• Tasks:
**1)** In the Monster Boy and the Cursed Kingdom review, who served as a consultant on the game?
**2)** Retype part of the Monster Boy and the Cursed Kingdom review, starting at "As you might" and ending at "title so special.".
**3)** Continue the Monster Boy and the Cursed Kingdom review from the point where it stops.

• Extracted text:
▼

Monster Boy and the Cursed Kingdom Review
Touted as a spiritual successor to the Wonder Boy series, Monster Boy and the Cursed Kingdom is developed by Game Atelier with Wonder Boy series creator Ryuichi Nishizawa acting as a consultant. With an amazing working title as Monster Boy and the Wizard of Booze, Monster Boy and the Cursed Kingdom has much to live up to given its pedigree and overall enthusiasm surrounding the title. With high expectations for this side-scrolling title, how does Monster Boy and the Cursed Kingdom hold up before the holiday season?
Monster Boy and the Cursed Kingdom puts players in the role of Jin, the young hero whose uncle Nabu (the Wizard of Booze?!) has taken to wreaking havoc across the land, turning people into various creatures. Nabu does not play favorites however, even turning his nephew Jin into an animal in an early portion of the game. Jin, ever playing the part of the hero, sets out to stop his uncle and change everyone back to their normal forms.
As you might expect, transformations play a large role in Monster Boy and the Cursed Kingdom. More specifically, players will gain access to six transformations that feature a variety of abilities for players to utilize in order to navigate levels and defeat enemies. In addition to the animal transformations, players have weapons, items, and spells at their disposal. The game’s implementation of the transformations and items is effective and mostly smooth. The requirements of using the different transformations for the purpose of puzzle solving is quite intuitive, and no puzzles felt impossible. Overall, the transformations that Monster Boy and the Cursed Kingdom is centered around are an integral part of what makes the title so special.

▲

[Data entries]
▼

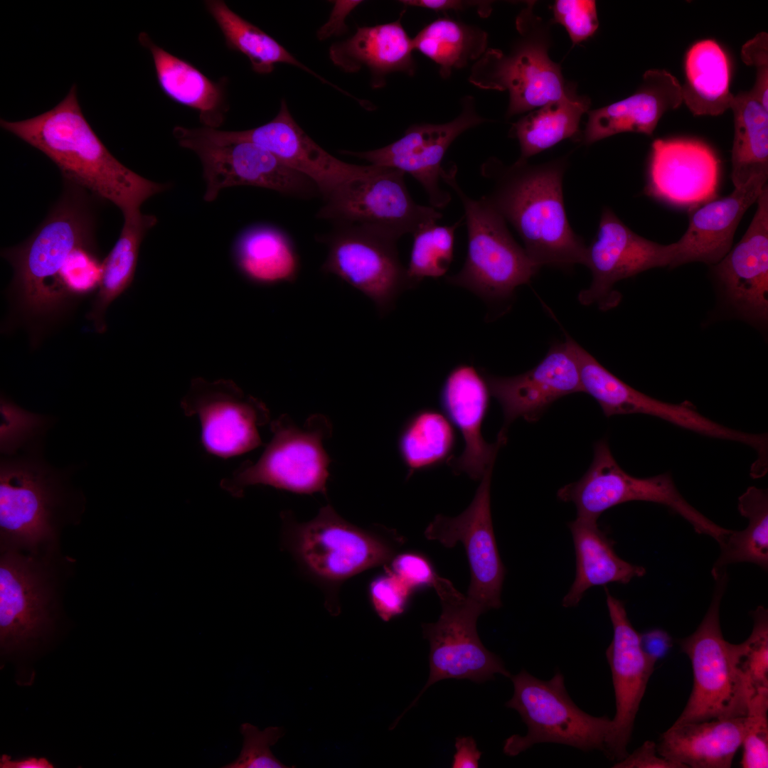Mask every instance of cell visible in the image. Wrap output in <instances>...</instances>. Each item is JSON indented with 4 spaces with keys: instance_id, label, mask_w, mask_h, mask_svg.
<instances>
[{
    "instance_id": "6da1fadb",
    "label": "cell",
    "mask_w": 768,
    "mask_h": 768,
    "mask_svg": "<svg viewBox=\"0 0 768 768\" xmlns=\"http://www.w3.org/2000/svg\"><path fill=\"white\" fill-rule=\"evenodd\" d=\"M0 125L44 154L67 181L114 203L123 215L169 188L141 176L110 153L84 116L75 84L51 110L21 121L1 119Z\"/></svg>"
},
{
    "instance_id": "7a4b0ae2",
    "label": "cell",
    "mask_w": 768,
    "mask_h": 768,
    "mask_svg": "<svg viewBox=\"0 0 768 768\" xmlns=\"http://www.w3.org/2000/svg\"><path fill=\"white\" fill-rule=\"evenodd\" d=\"M567 166L566 157L539 164L517 159L511 165L490 157L481 166L493 186L482 198L513 225L539 267L586 265L587 247L572 229L564 205Z\"/></svg>"
},
{
    "instance_id": "3957f363",
    "label": "cell",
    "mask_w": 768,
    "mask_h": 768,
    "mask_svg": "<svg viewBox=\"0 0 768 768\" xmlns=\"http://www.w3.org/2000/svg\"><path fill=\"white\" fill-rule=\"evenodd\" d=\"M72 469H58L42 456V441L32 443L0 464V551L39 554L61 550L63 531L80 524L83 491L73 485Z\"/></svg>"
},
{
    "instance_id": "277c9868",
    "label": "cell",
    "mask_w": 768,
    "mask_h": 768,
    "mask_svg": "<svg viewBox=\"0 0 768 768\" xmlns=\"http://www.w3.org/2000/svg\"><path fill=\"white\" fill-rule=\"evenodd\" d=\"M65 193L37 230L23 243L1 252L14 268L7 289L13 317L36 338L72 306L60 273L74 249L93 245V218L81 192Z\"/></svg>"
},
{
    "instance_id": "5b68a950",
    "label": "cell",
    "mask_w": 768,
    "mask_h": 768,
    "mask_svg": "<svg viewBox=\"0 0 768 768\" xmlns=\"http://www.w3.org/2000/svg\"><path fill=\"white\" fill-rule=\"evenodd\" d=\"M283 545L299 570L324 593L325 605L340 612L339 590L349 578L387 565L395 555L394 535L359 528L328 504L311 520L299 523L289 511L282 514Z\"/></svg>"
},
{
    "instance_id": "8992f818",
    "label": "cell",
    "mask_w": 768,
    "mask_h": 768,
    "mask_svg": "<svg viewBox=\"0 0 768 768\" xmlns=\"http://www.w3.org/2000/svg\"><path fill=\"white\" fill-rule=\"evenodd\" d=\"M76 560L59 551H0L1 654L31 648L55 635Z\"/></svg>"
},
{
    "instance_id": "52a82bcc",
    "label": "cell",
    "mask_w": 768,
    "mask_h": 768,
    "mask_svg": "<svg viewBox=\"0 0 768 768\" xmlns=\"http://www.w3.org/2000/svg\"><path fill=\"white\" fill-rule=\"evenodd\" d=\"M529 1L517 16L518 38L508 51L488 48L474 63L469 82L484 90L507 91L506 117L532 111L576 91L548 55L549 26L535 14Z\"/></svg>"
},
{
    "instance_id": "ba28073f",
    "label": "cell",
    "mask_w": 768,
    "mask_h": 768,
    "mask_svg": "<svg viewBox=\"0 0 768 768\" xmlns=\"http://www.w3.org/2000/svg\"><path fill=\"white\" fill-rule=\"evenodd\" d=\"M456 165L443 169L442 181L457 194L464 210L468 249L462 270L447 282L487 301L507 299L540 267L511 235L503 218L482 197L470 198L459 185Z\"/></svg>"
},
{
    "instance_id": "9c48e42d",
    "label": "cell",
    "mask_w": 768,
    "mask_h": 768,
    "mask_svg": "<svg viewBox=\"0 0 768 768\" xmlns=\"http://www.w3.org/2000/svg\"><path fill=\"white\" fill-rule=\"evenodd\" d=\"M708 610L697 629L681 640L693 673V686L684 710L673 723L681 725L746 716L752 695L738 666L740 644L727 641L720 624V606L727 582L725 572L715 579Z\"/></svg>"
},
{
    "instance_id": "30bf717a",
    "label": "cell",
    "mask_w": 768,
    "mask_h": 768,
    "mask_svg": "<svg viewBox=\"0 0 768 768\" xmlns=\"http://www.w3.org/2000/svg\"><path fill=\"white\" fill-rule=\"evenodd\" d=\"M272 437L260 458L245 462L221 481L223 489L240 496L245 488L265 485L293 493L326 494L331 459L324 441L332 432L322 415L309 417L303 427L287 415L271 424Z\"/></svg>"
},
{
    "instance_id": "8fae6325",
    "label": "cell",
    "mask_w": 768,
    "mask_h": 768,
    "mask_svg": "<svg viewBox=\"0 0 768 768\" xmlns=\"http://www.w3.org/2000/svg\"><path fill=\"white\" fill-rule=\"evenodd\" d=\"M511 678L513 695L506 706L519 713L528 731L523 736L508 737L503 744L504 754L516 756L543 742L604 752L612 720L607 716L591 715L576 705L567 692L560 672L543 681L522 670Z\"/></svg>"
},
{
    "instance_id": "7c38bea8",
    "label": "cell",
    "mask_w": 768,
    "mask_h": 768,
    "mask_svg": "<svg viewBox=\"0 0 768 768\" xmlns=\"http://www.w3.org/2000/svg\"><path fill=\"white\" fill-rule=\"evenodd\" d=\"M557 496L562 501L573 503L580 518L597 521L609 508L640 501L669 508L687 521L695 532L712 537L718 544L730 532L691 506L676 488L671 474L647 478L627 474L618 464L604 439L594 444L593 461L583 476L561 487Z\"/></svg>"
},
{
    "instance_id": "4fadbf2b",
    "label": "cell",
    "mask_w": 768,
    "mask_h": 768,
    "mask_svg": "<svg viewBox=\"0 0 768 768\" xmlns=\"http://www.w3.org/2000/svg\"><path fill=\"white\" fill-rule=\"evenodd\" d=\"M317 240L328 248L321 266L370 298L381 314L390 311L398 296L413 284L399 259V239L383 230L356 224L334 223Z\"/></svg>"
},
{
    "instance_id": "5bb4252c",
    "label": "cell",
    "mask_w": 768,
    "mask_h": 768,
    "mask_svg": "<svg viewBox=\"0 0 768 768\" xmlns=\"http://www.w3.org/2000/svg\"><path fill=\"white\" fill-rule=\"evenodd\" d=\"M432 587L441 603L442 613L434 623L422 624L430 642V676L417 698L441 680L468 679L483 683L496 674L511 677L501 658L481 643L476 630L481 613L471 605L449 580L436 575Z\"/></svg>"
},
{
    "instance_id": "9a60e30c",
    "label": "cell",
    "mask_w": 768,
    "mask_h": 768,
    "mask_svg": "<svg viewBox=\"0 0 768 768\" xmlns=\"http://www.w3.org/2000/svg\"><path fill=\"white\" fill-rule=\"evenodd\" d=\"M405 175L400 170L373 165L369 173L348 181L326 198L316 217L334 224L378 228L398 238L437 223L442 213L413 201Z\"/></svg>"
},
{
    "instance_id": "2e32d148",
    "label": "cell",
    "mask_w": 768,
    "mask_h": 768,
    "mask_svg": "<svg viewBox=\"0 0 768 768\" xmlns=\"http://www.w3.org/2000/svg\"><path fill=\"white\" fill-rule=\"evenodd\" d=\"M173 133L179 145L194 151L201 161L207 202L214 201L222 189L236 186L261 187L300 198L320 196L309 178L257 144H215L181 126Z\"/></svg>"
},
{
    "instance_id": "e0dca14e",
    "label": "cell",
    "mask_w": 768,
    "mask_h": 768,
    "mask_svg": "<svg viewBox=\"0 0 768 768\" xmlns=\"http://www.w3.org/2000/svg\"><path fill=\"white\" fill-rule=\"evenodd\" d=\"M738 243L710 266L720 317L750 324L762 334L768 329V187Z\"/></svg>"
},
{
    "instance_id": "ac0fdd59",
    "label": "cell",
    "mask_w": 768,
    "mask_h": 768,
    "mask_svg": "<svg viewBox=\"0 0 768 768\" xmlns=\"http://www.w3.org/2000/svg\"><path fill=\"white\" fill-rule=\"evenodd\" d=\"M180 405L186 416L198 418L204 449L223 459L262 445L260 427L270 417L264 402L229 379L193 378Z\"/></svg>"
},
{
    "instance_id": "d6986e66",
    "label": "cell",
    "mask_w": 768,
    "mask_h": 768,
    "mask_svg": "<svg viewBox=\"0 0 768 768\" xmlns=\"http://www.w3.org/2000/svg\"><path fill=\"white\" fill-rule=\"evenodd\" d=\"M494 464L486 471L469 506L459 515L437 514L425 530L427 540L445 548L458 542L464 546L471 570L466 601L481 614L501 607L506 570L494 533L491 512V481Z\"/></svg>"
},
{
    "instance_id": "ffe728a7",
    "label": "cell",
    "mask_w": 768,
    "mask_h": 768,
    "mask_svg": "<svg viewBox=\"0 0 768 768\" xmlns=\"http://www.w3.org/2000/svg\"><path fill=\"white\" fill-rule=\"evenodd\" d=\"M487 121L479 114L474 97L465 95L461 100L459 114L449 122L414 124L401 138L383 147L340 153L411 175L424 188L430 206L437 210L451 201L450 193L440 185L442 163L447 149L462 134Z\"/></svg>"
},
{
    "instance_id": "44dd1931",
    "label": "cell",
    "mask_w": 768,
    "mask_h": 768,
    "mask_svg": "<svg viewBox=\"0 0 768 768\" xmlns=\"http://www.w3.org/2000/svg\"><path fill=\"white\" fill-rule=\"evenodd\" d=\"M676 243L663 245L631 230L612 211L603 208L597 233L587 250L586 265L592 274L590 286L578 295L583 305L597 304L603 310L616 306L621 295L614 290L619 281L644 271L671 267Z\"/></svg>"
},
{
    "instance_id": "7402d4cb",
    "label": "cell",
    "mask_w": 768,
    "mask_h": 768,
    "mask_svg": "<svg viewBox=\"0 0 768 768\" xmlns=\"http://www.w3.org/2000/svg\"><path fill=\"white\" fill-rule=\"evenodd\" d=\"M201 135L218 144L250 142L309 178L324 201L348 181L369 173L373 165H356L334 157L318 145L296 122L282 100L279 110L269 122L242 131L203 127Z\"/></svg>"
},
{
    "instance_id": "603a6c76",
    "label": "cell",
    "mask_w": 768,
    "mask_h": 768,
    "mask_svg": "<svg viewBox=\"0 0 768 768\" xmlns=\"http://www.w3.org/2000/svg\"><path fill=\"white\" fill-rule=\"evenodd\" d=\"M565 342L577 361L582 393L596 400L605 416L643 414L708 437L740 440L739 430L701 415L692 402L670 403L650 397L609 372L567 335Z\"/></svg>"
},
{
    "instance_id": "cb8c5ba5",
    "label": "cell",
    "mask_w": 768,
    "mask_h": 768,
    "mask_svg": "<svg viewBox=\"0 0 768 768\" xmlns=\"http://www.w3.org/2000/svg\"><path fill=\"white\" fill-rule=\"evenodd\" d=\"M613 638L606 650L615 695L616 713L607 740L604 754L620 761L629 754L627 746L641 701L654 665L640 646L639 634L632 626L622 601L604 588Z\"/></svg>"
},
{
    "instance_id": "d4e9b609",
    "label": "cell",
    "mask_w": 768,
    "mask_h": 768,
    "mask_svg": "<svg viewBox=\"0 0 768 768\" xmlns=\"http://www.w3.org/2000/svg\"><path fill=\"white\" fill-rule=\"evenodd\" d=\"M720 163L712 148L693 139L654 141L645 193L673 206L695 208L714 200Z\"/></svg>"
},
{
    "instance_id": "484cf974",
    "label": "cell",
    "mask_w": 768,
    "mask_h": 768,
    "mask_svg": "<svg viewBox=\"0 0 768 768\" xmlns=\"http://www.w3.org/2000/svg\"><path fill=\"white\" fill-rule=\"evenodd\" d=\"M484 375L490 394L502 407L501 430L505 432L517 418L535 422L557 400L582 393L578 366L565 341L553 346L536 366L524 373L511 377Z\"/></svg>"
},
{
    "instance_id": "4316f807",
    "label": "cell",
    "mask_w": 768,
    "mask_h": 768,
    "mask_svg": "<svg viewBox=\"0 0 768 768\" xmlns=\"http://www.w3.org/2000/svg\"><path fill=\"white\" fill-rule=\"evenodd\" d=\"M490 391L483 373L473 366L462 364L446 378L440 393L444 414L460 432L464 442L460 456L449 462L455 473H465L481 480L494 464L497 452L506 442L501 431L494 443L485 441L481 427L487 413Z\"/></svg>"
},
{
    "instance_id": "83f0119b",
    "label": "cell",
    "mask_w": 768,
    "mask_h": 768,
    "mask_svg": "<svg viewBox=\"0 0 768 768\" xmlns=\"http://www.w3.org/2000/svg\"><path fill=\"white\" fill-rule=\"evenodd\" d=\"M767 178L768 174L754 176L730 195L693 209L686 231L676 242L671 268L691 262L712 266L722 260L732 247L737 228L747 210L756 203Z\"/></svg>"
},
{
    "instance_id": "f1b7e54d",
    "label": "cell",
    "mask_w": 768,
    "mask_h": 768,
    "mask_svg": "<svg viewBox=\"0 0 768 768\" xmlns=\"http://www.w3.org/2000/svg\"><path fill=\"white\" fill-rule=\"evenodd\" d=\"M683 103L681 85L663 69H650L631 96L588 112L582 140L591 144L622 132L652 135L663 114Z\"/></svg>"
},
{
    "instance_id": "f546056e",
    "label": "cell",
    "mask_w": 768,
    "mask_h": 768,
    "mask_svg": "<svg viewBox=\"0 0 768 768\" xmlns=\"http://www.w3.org/2000/svg\"><path fill=\"white\" fill-rule=\"evenodd\" d=\"M400 14L395 21L371 26L358 27L349 38L335 43L329 48L334 64L346 73L367 68L374 87L385 83V78L393 73L412 76L416 63L412 38L404 28Z\"/></svg>"
},
{
    "instance_id": "4dcf8cb0",
    "label": "cell",
    "mask_w": 768,
    "mask_h": 768,
    "mask_svg": "<svg viewBox=\"0 0 768 768\" xmlns=\"http://www.w3.org/2000/svg\"><path fill=\"white\" fill-rule=\"evenodd\" d=\"M746 718L673 725L656 750L668 759L692 768H729L742 745Z\"/></svg>"
},
{
    "instance_id": "1f68e13d",
    "label": "cell",
    "mask_w": 768,
    "mask_h": 768,
    "mask_svg": "<svg viewBox=\"0 0 768 768\" xmlns=\"http://www.w3.org/2000/svg\"><path fill=\"white\" fill-rule=\"evenodd\" d=\"M138 41L151 53L162 92L173 101L198 111L205 127H219L228 110L225 79L212 81L190 63L157 46L145 32L139 34Z\"/></svg>"
},
{
    "instance_id": "d6a6232c",
    "label": "cell",
    "mask_w": 768,
    "mask_h": 768,
    "mask_svg": "<svg viewBox=\"0 0 768 768\" xmlns=\"http://www.w3.org/2000/svg\"><path fill=\"white\" fill-rule=\"evenodd\" d=\"M575 553V580L563 597L565 607L577 606L591 587L616 582L627 584L643 577L644 567L619 558L614 542L597 524V521L577 517L568 523Z\"/></svg>"
},
{
    "instance_id": "836d02e7",
    "label": "cell",
    "mask_w": 768,
    "mask_h": 768,
    "mask_svg": "<svg viewBox=\"0 0 768 768\" xmlns=\"http://www.w3.org/2000/svg\"><path fill=\"white\" fill-rule=\"evenodd\" d=\"M683 102L694 115L718 116L730 108V69L727 55L713 40L694 43L685 61Z\"/></svg>"
},
{
    "instance_id": "e575fe53",
    "label": "cell",
    "mask_w": 768,
    "mask_h": 768,
    "mask_svg": "<svg viewBox=\"0 0 768 768\" xmlns=\"http://www.w3.org/2000/svg\"><path fill=\"white\" fill-rule=\"evenodd\" d=\"M234 259L242 274L260 285L293 282L300 268L290 238L267 225L254 226L244 232L235 245Z\"/></svg>"
},
{
    "instance_id": "d590c367",
    "label": "cell",
    "mask_w": 768,
    "mask_h": 768,
    "mask_svg": "<svg viewBox=\"0 0 768 768\" xmlns=\"http://www.w3.org/2000/svg\"><path fill=\"white\" fill-rule=\"evenodd\" d=\"M124 218L119 237L103 261L101 282L87 315L100 334L107 329L105 313L110 304L132 283L142 240L157 223L154 215L143 214L140 210Z\"/></svg>"
},
{
    "instance_id": "8d00e7d4",
    "label": "cell",
    "mask_w": 768,
    "mask_h": 768,
    "mask_svg": "<svg viewBox=\"0 0 768 768\" xmlns=\"http://www.w3.org/2000/svg\"><path fill=\"white\" fill-rule=\"evenodd\" d=\"M590 105L588 97L574 91L520 118L508 133L518 141L521 154L518 160L528 161L560 142L578 135L581 117Z\"/></svg>"
},
{
    "instance_id": "74e56055",
    "label": "cell",
    "mask_w": 768,
    "mask_h": 768,
    "mask_svg": "<svg viewBox=\"0 0 768 768\" xmlns=\"http://www.w3.org/2000/svg\"><path fill=\"white\" fill-rule=\"evenodd\" d=\"M730 109L734 116L731 178L737 188L754 176L768 174V110L750 90L733 95Z\"/></svg>"
},
{
    "instance_id": "f35d334b",
    "label": "cell",
    "mask_w": 768,
    "mask_h": 768,
    "mask_svg": "<svg viewBox=\"0 0 768 768\" xmlns=\"http://www.w3.org/2000/svg\"><path fill=\"white\" fill-rule=\"evenodd\" d=\"M412 41L415 50L432 60L444 79L449 78L453 70L474 63L488 49L485 31L447 16L426 25Z\"/></svg>"
},
{
    "instance_id": "ab89813d",
    "label": "cell",
    "mask_w": 768,
    "mask_h": 768,
    "mask_svg": "<svg viewBox=\"0 0 768 768\" xmlns=\"http://www.w3.org/2000/svg\"><path fill=\"white\" fill-rule=\"evenodd\" d=\"M204 4L221 30L227 48L245 55L255 73L268 74L276 64L286 63L338 89L299 61L272 36L232 11L223 1L208 0Z\"/></svg>"
},
{
    "instance_id": "60d3db41",
    "label": "cell",
    "mask_w": 768,
    "mask_h": 768,
    "mask_svg": "<svg viewBox=\"0 0 768 768\" xmlns=\"http://www.w3.org/2000/svg\"><path fill=\"white\" fill-rule=\"evenodd\" d=\"M737 508L748 524L742 530H730L719 545L720 556L712 569L714 579L726 572L728 565L737 562H751L767 570V490L750 486L738 498Z\"/></svg>"
},
{
    "instance_id": "b9f144b4",
    "label": "cell",
    "mask_w": 768,
    "mask_h": 768,
    "mask_svg": "<svg viewBox=\"0 0 768 768\" xmlns=\"http://www.w3.org/2000/svg\"><path fill=\"white\" fill-rule=\"evenodd\" d=\"M455 432L447 416L434 409L416 412L405 423L398 439L400 457L410 473L449 462Z\"/></svg>"
},
{
    "instance_id": "7bdbcfd3",
    "label": "cell",
    "mask_w": 768,
    "mask_h": 768,
    "mask_svg": "<svg viewBox=\"0 0 768 768\" xmlns=\"http://www.w3.org/2000/svg\"><path fill=\"white\" fill-rule=\"evenodd\" d=\"M452 225H429L413 235L407 276L415 286L426 277L438 278L447 272L453 260L455 230Z\"/></svg>"
},
{
    "instance_id": "ee69618b",
    "label": "cell",
    "mask_w": 768,
    "mask_h": 768,
    "mask_svg": "<svg viewBox=\"0 0 768 768\" xmlns=\"http://www.w3.org/2000/svg\"><path fill=\"white\" fill-rule=\"evenodd\" d=\"M0 449L11 455L28 444L42 440L52 422L49 417L28 412L1 395Z\"/></svg>"
},
{
    "instance_id": "f6af8a7d",
    "label": "cell",
    "mask_w": 768,
    "mask_h": 768,
    "mask_svg": "<svg viewBox=\"0 0 768 768\" xmlns=\"http://www.w3.org/2000/svg\"><path fill=\"white\" fill-rule=\"evenodd\" d=\"M752 631L740 644L738 666L752 698L759 692L768 690L767 609L759 606L752 612Z\"/></svg>"
},
{
    "instance_id": "bcb514c9",
    "label": "cell",
    "mask_w": 768,
    "mask_h": 768,
    "mask_svg": "<svg viewBox=\"0 0 768 768\" xmlns=\"http://www.w3.org/2000/svg\"><path fill=\"white\" fill-rule=\"evenodd\" d=\"M102 264L94 245L78 247L70 254L60 273V284L72 306L98 289Z\"/></svg>"
},
{
    "instance_id": "7dc6e473",
    "label": "cell",
    "mask_w": 768,
    "mask_h": 768,
    "mask_svg": "<svg viewBox=\"0 0 768 768\" xmlns=\"http://www.w3.org/2000/svg\"><path fill=\"white\" fill-rule=\"evenodd\" d=\"M768 690H762L750 700L745 716V732L742 745L743 768L768 767Z\"/></svg>"
},
{
    "instance_id": "c3c4849f",
    "label": "cell",
    "mask_w": 768,
    "mask_h": 768,
    "mask_svg": "<svg viewBox=\"0 0 768 768\" xmlns=\"http://www.w3.org/2000/svg\"><path fill=\"white\" fill-rule=\"evenodd\" d=\"M243 736V745L238 757L227 764L223 768H285L287 766L277 759L270 750L283 737L284 732L280 727H268L260 730L250 723L240 726Z\"/></svg>"
},
{
    "instance_id": "681fc988",
    "label": "cell",
    "mask_w": 768,
    "mask_h": 768,
    "mask_svg": "<svg viewBox=\"0 0 768 768\" xmlns=\"http://www.w3.org/2000/svg\"><path fill=\"white\" fill-rule=\"evenodd\" d=\"M412 592V590L388 567L385 573L372 580L368 586L370 604L378 617L385 622L405 612Z\"/></svg>"
},
{
    "instance_id": "f907efd6",
    "label": "cell",
    "mask_w": 768,
    "mask_h": 768,
    "mask_svg": "<svg viewBox=\"0 0 768 768\" xmlns=\"http://www.w3.org/2000/svg\"><path fill=\"white\" fill-rule=\"evenodd\" d=\"M553 12V21L565 27L573 44L591 37L598 28L594 1L557 0Z\"/></svg>"
},
{
    "instance_id": "816d5d0a",
    "label": "cell",
    "mask_w": 768,
    "mask_h": 768,
    "mask_svg": "<svg viewBox=\"0 0 768 768\" xmlns=\"http://www.w3.org/2000/svg\"><path fill=\"white\" fill-rule=\"evenodd\" d=\"M742 60L755 70V80L750 90L763 107L768 110V34L762 31L747 41L741 48Z\"/></svg>"
},
{
    "instance_id": "f5cc1de1",
    "label": "cell",
    "mask_w": 768,
    "mask_h": 768,
    "mask_svg": "<svg viewBox=\"0 0 768 768\" xmlns=\"http://www.w3.org/2000/svg\"><path fill=\"white\" fill-rule=\"evenodd\" d=\"M388 569L412 591L424 586H432L436 573L429 561L414 553L395 555Z\"/></svg>"
},
{
    "instance_id": "db71d44e",
    "label": "cell",
    "mask_w": 768,
    "mask_h": 768,
    "mask_svg": "<svg viewBox=\"0 0 768 768\" xmlns=\"http://www.w3.org/2000/svg\"><path fill=\"white\" fill-rule=\"evenodd\" d=\"M656 744L646 741L641 746L614 764V768H687L685 765L657 755Z\"/></svg>"
},
{
    "instance_id": "11a10c76",
    "label": "cell",
    "mask_w": 768,
    "mask_h": 768,
    "mask_svg": "<svg viewBox=\"0 0 768 768\" xmlns=\"http://www.w3.org/2000/svg\"><path fill=\"white\" fill-rule=\"evenodd\" d=\"M407 6H413L434 11H462L469 9H475L482 17L488 16L491 10V1L474 0H403L400 1Z\"/></svg>"
},
{
    "instance_id": "9f6ffc18",
    "label": "cell",
    "mask_w": 768,
    "mask_h": 768,
    "mask_svg": "<svg viewBox=\"0 0 768 768\" xmlns=\"http://www.w3.org/2000/svg\"><path fill=\"white\" fill-rule=\"evenodd\" d=\"M639 639L642 651L654 664L663 658L671 646V638L661 629H653L639 634Z\"/></svg>"
},
{
    "instance_id": "6f0895ef",
    "label": "cell",
    "mask_w": 768,
    "mask_h": 768,
    "mask_svg": "<svg viewBox=\"0 0 768 768\" xmlns=\"http://www.w3.org/2000/svg\"><path fill=\"white\" fill-rule=\"evenodd\" d=\"M456 752L452 763V768H476L481 752L471 737H458L455 742Z\"/></svg>"
},
{
    "instance_id": "680465c9",
    "label": "cell",
    "mask_w": 768,
    "mask_h": 768,
    "mask_svg": "<svg viewBox=\"0 0 768 768\" xmlns=\"http://www.w3.org/2000/svg\"><path fill=\"white\" fill-rule=\"evenodd\" d=\"M54 766L46 758L27 757L21 759H11L7 754L0 758L1 768H53Z\"/></svg>"
}]
</instances>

▲

• Answers by task:
**1)** Ryuichi Nishizawa, the creator of the Wonder Boy series.

**2)**
As you might expect, transformations play a large role in Monster Boy and the Cursed Kingdom. More specifically, players will gain access to six transformations that feature a variety of abilities for players to utilize in order to navigate levels and defeat enemies. In addition to the animal transformations, players have weapons, items, and spells at their disposal. The game’s implementation of the transformations and items is effective and mostly smooth. The requirements of using the different transformations for the purpose of puzzle solving is quite intuitive, and no puzzles felt impossible. Overall, the transformations that Monster Boy and the Cursed Kingdom is centered around are an integral part of what makes the title so special.

**3)**
At its core, Monster Boy and the Cursed Kingdom is a side-scrolling adventure platformer with “Metroidvania” tendencies. While the game could be placed in this archetype, it does the various genres it is inspired from justice. As a whole, Monster Boy and the Cursed Kingdom does exactly what it sets out to, bringing the associated features of the listed genres together in a melting pot of a great game. Despite this, Monster Boy is not without its flaws as few as they might be. One of the issues I had with the title is regarding the platforming, as there were instances in which I felt a rope, ledge, or otherwise ended short of what they appeared to, resulting in multiple mis-steps and jumps.
Gameplay aside, Monster Boy and the Cursed Kingdom looks amazing. Hand-drawn animated graphics are not new to gaming, but boy do they look great in this title. Not only does the game look great, but it runs smoothly as well. The crisp, vibrant graphics lends itself to the gameplay as well, making sure that puzzles and clues were easy to navigate, and enemy weakness were able to be discerned. The soundtrack of Monster Boy and the Cursed Kingdom is yet another aspect to praise, with charming tunes that rang loudly throughout the adventure, perhaps too much so. By that, I mean that the default volume of the music was quite high, though an adjustment in the menu alleviated that for me. Overall though, the music is quite enjoyable and the soundtrack was undoubtedly meticulously crafted.
Overall, Monster Boy and the Cursed Kingdom met my expectations and exceeded them in certain aspects. While the game does get off to a bit of a slow start, the various puzzles, bosses, platforming sequences, transformations, and much more eventually tie together into an exquisite title. The game is both technically and artistically crafted to provide a focused experience to players quite unlike many other games that captivated me this year. If you had to pick just one side-scrolling adventure platformer to play this year, Monster Boy and the Cursed Kingdom would not be a wrong choice.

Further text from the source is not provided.